After two weeks, Sunny was accustomed to life on the road. I, however, was stunned by what I saw: dozens and dozens of multicolored tents, rows of handicapped accessible port-a-johns, and well over a hundred empty wheelchairs plugged in to an enormous generator behind the church. They had been going nonstop for two weeks: 200 people, most traveling by manual or electric wheelchairs, traveling single file along the highways at two miles an hour. Some activists, either using their arms or, like my sister, their mouths, could pretty much help themselves; others needed almost twenty-four-hour-a-day attendant care. They had camped (spending one cold and damp night on the floor of an ice-skating rink in Baltimore), bathed only once in the two weeks, endured pouring rain in Philadelphia (and water can be deadly for electric chairs), suffered unbearable heat (everyone was sunburned) and eaten peanut butter and jelly every afternoon for lunch. Yet, many told me that life on the road was far better than life in a nursing home.
“There’s nothing nursing and nothing home about a nursing home. It’s like a prison,” said Spitfire, who is 54 years old and spent two years in an institution. “I’d rather go to jail than go to a nursing home,” she confessed. Having been arrested fifty-three times for civil disobedience, she knows the difference.
Forty-six-year-old Albert Metz agreed. He spent his childhood in a state-run home in Oklahoma and has also stayed in various jail cells as the result of his activism. “My life was not my own,” he said looking back on the twenty years he spent institutionalized against his will. He and his wife now live in their own home with the help of an attendant.

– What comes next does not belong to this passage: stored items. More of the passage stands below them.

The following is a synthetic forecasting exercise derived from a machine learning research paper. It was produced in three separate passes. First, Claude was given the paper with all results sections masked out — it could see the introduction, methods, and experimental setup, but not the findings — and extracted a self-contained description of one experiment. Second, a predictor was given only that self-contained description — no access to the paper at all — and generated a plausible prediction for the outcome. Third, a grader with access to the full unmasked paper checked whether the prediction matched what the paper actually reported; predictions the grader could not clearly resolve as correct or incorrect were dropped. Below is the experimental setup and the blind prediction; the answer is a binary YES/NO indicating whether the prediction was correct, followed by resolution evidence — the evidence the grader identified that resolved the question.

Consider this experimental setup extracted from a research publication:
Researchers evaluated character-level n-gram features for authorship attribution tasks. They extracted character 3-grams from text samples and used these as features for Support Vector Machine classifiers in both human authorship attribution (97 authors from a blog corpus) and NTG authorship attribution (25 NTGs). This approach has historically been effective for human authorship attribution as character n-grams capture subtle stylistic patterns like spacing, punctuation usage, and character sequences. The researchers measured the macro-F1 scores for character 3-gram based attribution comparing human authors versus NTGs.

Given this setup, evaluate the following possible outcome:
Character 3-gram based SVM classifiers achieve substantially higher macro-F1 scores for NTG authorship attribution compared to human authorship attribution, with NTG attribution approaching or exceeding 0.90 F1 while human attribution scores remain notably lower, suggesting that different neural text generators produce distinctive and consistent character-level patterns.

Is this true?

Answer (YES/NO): NO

The last day, as we trekked the final four miles, one protester shouted, “Don’t send Granny away!” to onlookers. Judging by the expressions on their faces, it did not seem that they saw the connection between these 200 wheeling radicals and their own lives. And so ADAPT, in a way, has two fights, one political, one cultural. In a society where youth rules supreme, discussing how the aging process can turn the most able-bodied into invalids is not a popular topic of conversation, let alone an issue sexy enough to build a mass movement around.
But the fact remains: Two million people are forced into nursing homes when they should have the option of living in their own homes and in their own communities. That may not seem like your fight now, but you may be surprised. Depending on your age, in a few years or a few decades it just might be.